Namun, sebelum ia bisa melanjutkan, petugas keamanan bergerak cepat dan mendorongnya hingga terjatuh. Meski demikian, Andrie tetap bersikeras menyuarakan protesnya.
"Rapat ini harus dihentikan! RUU TNI ini berbahaya! Ini mengembalikan Dwi Fungsi TNI seperti di era Orde Baru!"
Deddy Corbuzier, Staf Khusus Menteri Pertahanan Bidang Komunikasi Sosial dan Publik, merespons aksi tersebut dengan menyebutnya sebagai tindakan anarkis dan ilegal.
"Bagi kami, gangguan yang terjadi sudah mengarah pada tindak kekerasan anarkis. Ini bukan kritik atau masukan yang membangun, tapi tindakan ilegal dan melanggar hukum," ujar Deddy melalui akun Instagram dc.kemhan.
Tak hanya Deddy, beberapa akun media sosial yang diduga berafiliasi dengan TNI juga ikut menyebarkan narasi negatif terhadap aktivis.
Akun-akun seperti @kodim_1623_karangasem, @kodam.ix.udayana, dan @babinkum.tni mengunggah video yang menuding para aktivis sebagai "antek asing." Narasi dalam video tersebut menyebut bahwa aktivis tidak ingin TNI kuat dan hanya membela kepentingan asing.

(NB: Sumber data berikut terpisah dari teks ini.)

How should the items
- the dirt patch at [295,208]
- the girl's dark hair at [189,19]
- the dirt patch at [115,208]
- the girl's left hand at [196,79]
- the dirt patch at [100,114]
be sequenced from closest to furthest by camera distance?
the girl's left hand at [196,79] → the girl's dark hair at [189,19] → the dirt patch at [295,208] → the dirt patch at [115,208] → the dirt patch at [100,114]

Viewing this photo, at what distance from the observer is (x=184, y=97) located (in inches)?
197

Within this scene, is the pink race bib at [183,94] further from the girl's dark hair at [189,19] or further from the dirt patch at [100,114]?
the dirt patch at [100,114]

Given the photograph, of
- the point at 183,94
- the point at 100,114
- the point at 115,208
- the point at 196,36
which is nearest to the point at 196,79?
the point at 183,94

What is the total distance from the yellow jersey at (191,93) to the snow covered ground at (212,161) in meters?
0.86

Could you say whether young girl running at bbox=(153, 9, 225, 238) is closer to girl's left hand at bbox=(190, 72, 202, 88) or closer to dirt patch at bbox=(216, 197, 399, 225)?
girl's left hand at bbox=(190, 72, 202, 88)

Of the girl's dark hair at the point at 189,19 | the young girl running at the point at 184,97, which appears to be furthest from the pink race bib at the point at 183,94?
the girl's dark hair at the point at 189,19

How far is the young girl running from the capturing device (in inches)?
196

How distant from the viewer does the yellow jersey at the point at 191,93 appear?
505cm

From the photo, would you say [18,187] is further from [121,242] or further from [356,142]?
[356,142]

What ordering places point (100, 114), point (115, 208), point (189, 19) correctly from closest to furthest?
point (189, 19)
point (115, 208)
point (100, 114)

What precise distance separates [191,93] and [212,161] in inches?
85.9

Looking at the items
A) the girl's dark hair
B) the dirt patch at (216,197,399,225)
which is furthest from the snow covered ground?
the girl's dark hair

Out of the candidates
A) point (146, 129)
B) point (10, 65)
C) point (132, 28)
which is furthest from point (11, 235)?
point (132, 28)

Pengamat komunikasi politik dari Universitas Esa Unggul, Jamiluddin Ritonga, menilai narasi-narasi tersebut sebagai upaya untuk menstigma pergerakan masyarakat sipil. "Labeling seperti itu lebih lazim di negara otoriter.
Dalam negara demokrasi, hal semacam ini seharusnya tidak terjadi," kata Jamiluddin. Ia menegaskan bahwa setiap warga negara berhak menyampaikan pendapat dan berekspresi, terutama dalam proses pembuatan undang-undang yang berdampak luas.

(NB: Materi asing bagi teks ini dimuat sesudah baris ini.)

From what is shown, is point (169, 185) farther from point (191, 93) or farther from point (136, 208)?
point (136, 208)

Wakil Direktur Imparsial, Hussein Ahmad, menyebut stigma yang disematkan kepada aktivis sebagai pola lama yang kerap digunakan untuk membungkam kritik. "Itu tuduhan-tuduhan basi.
Polanya selalu sama. Kalau bukan PKI, ya, antek asing. Dari dulu begitu saja," ujar Hussein. Ia juga mempertanyakan apakah unggahan video tersebut dibuat atas perintah atasan.
Komika Pandji Pragiwaksono turut menanggapi pernyataan Deddy Corbuzier. Menurutnya, Deddy seharusnya fokus menjawab pertanyaan mendesak terkait RUU TNI, bukan hanya menyoroti aksi penerobosan rapat.
"Kenapa rapat digelar di hotel bintang lima, bukan di gedung DPR? Jika benar hanya membahas tiga pasal, kenapa harus tertutup dan berlangsung berhari-hari?" tanya Pandji.
Netizen pun ramai memberikan tanggapan. Salah satu netizen dengan akun @Rizal99 menulis, "Deddy seharusnya menjelaskan substansi RUU TNI, bukan malah menyerang aktivis." Sementara itu, akun @DianSari berkomentar, "Ini mah pola lama, stigma negatif buat bungkam kritik. Pemerintah harusnya lebih terbuka."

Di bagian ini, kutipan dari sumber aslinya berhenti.